The other problem with "Hit & Run" is that it is thin and hungry.  It 
hasn't ingested a good comedy idea in weeks.  There's no meat at all on its 
bones -- not even comedy meat -- and the one or two laughs it registers are 
low-lying fruit previously picked off in many a movie.  "Hit & Run" is a 
dull, blunt instrument.  Any genuine warmth or sincere moments between 
Annie and Charlie are obliterated by needless dialogue from others about 
irrelevant things that don't advance the film's plot or cause.  "Hit & 
Run", a film on borrowed time and ideas, has little endeavor or places to go, 
and each time it runs out of gas it tries to energize itself with 
electromagnetic shock treatments that don't work.  You've seen these shock 
attempts before.  I've seen them in my movie sleep.  
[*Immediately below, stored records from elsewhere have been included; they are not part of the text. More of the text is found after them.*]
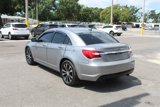 Used 2013 Chrysler 200 Touring w/ S Exterior Appearance Pkg image 5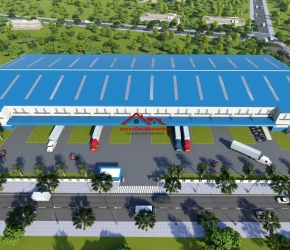 Cho thuê nhà xưởng KCN Bình Chiểu Thủ Đức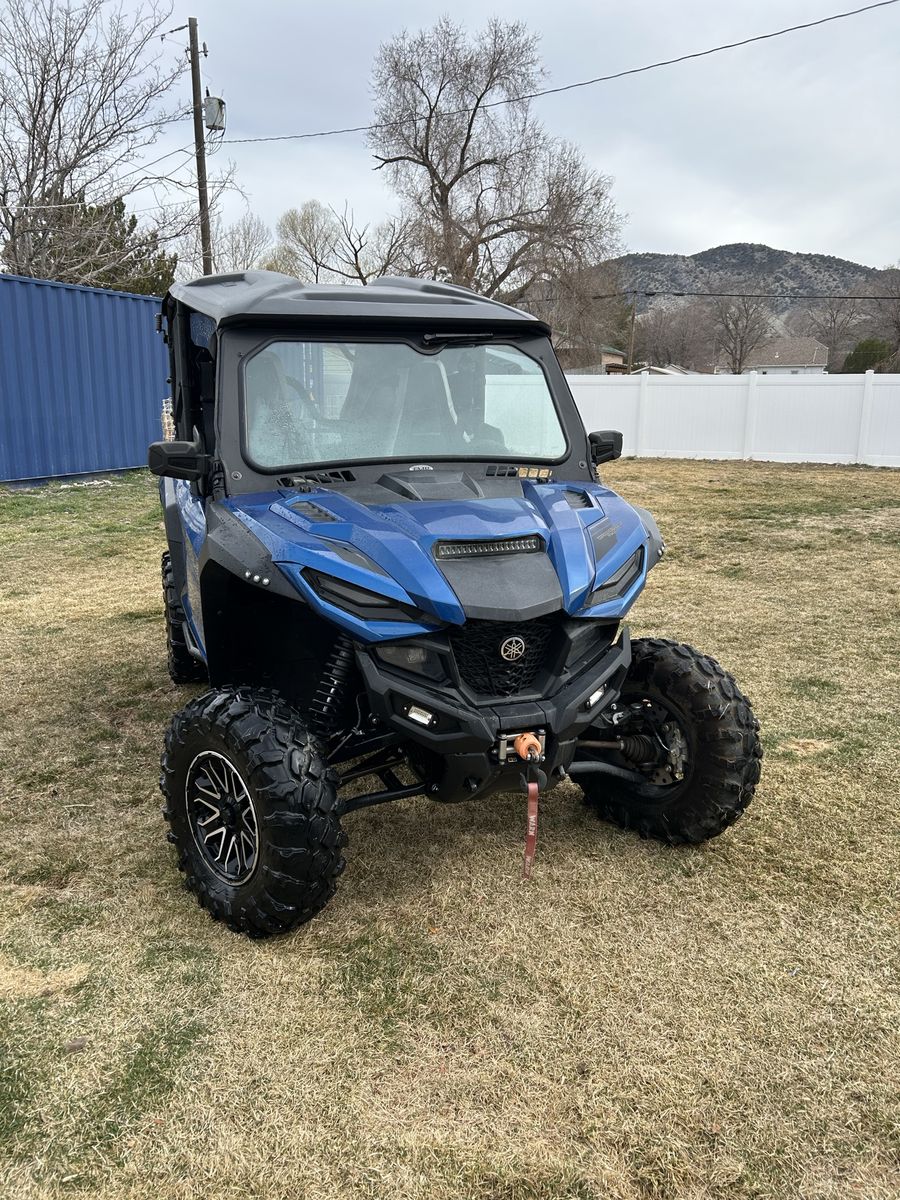 2021 Yamaha Rmax 1000 4 seater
"Hit & Run" isn't even an intelligent brainless comedy -- and those films exist 
("Hot Tub Time 
Machine", "The Hangover", among others) -- and when you have to 
resort to repeated side-gags of naked people slumbering as if ready for a shoot 
for another kind of film altogether, you know that your own film is D.O.A.  
Brainless comedy is perfectly fine but lazy comedy isn't.  There's no fun 
in it.  It's one-note, and it's much worse than that when you have talented 
performers mail in their work for a paycheck.  Worse yet, the actors don't 
look like they're having fun with this craziness.  I can't say I blame them 
but I do blame the "lame" material.
Simply put, "Hit & Run" is instantly forgettable, and like much of this lousy 
movie summer's Hollywood fare, gone in sixty seconds.  I did notice some of 
the cars in this film, and those were nice (I suppose.)  Oh well.  
A little boy's grand juvenile adventure run amok.  Running to L.A. and back 
would be funnier than "Hit & Run".
Something you may find yourself thinking if you watch the end credits: it really 
took two people to direct this?
Also with: Tom Arnold, Michael Rosenbaum, Kristin Chenoweth, Jess Rowland, Beau 
Bridges, David Koechner, and a few cameo appearances from actors you'll 
recognize.
"Hit & Run" is rated 
R by the Motion Picture Association Of America for pervasive language including 
sexual references, graphic nudity, some violence and drug content.  The 
film's duration is one hour and 40 minutes.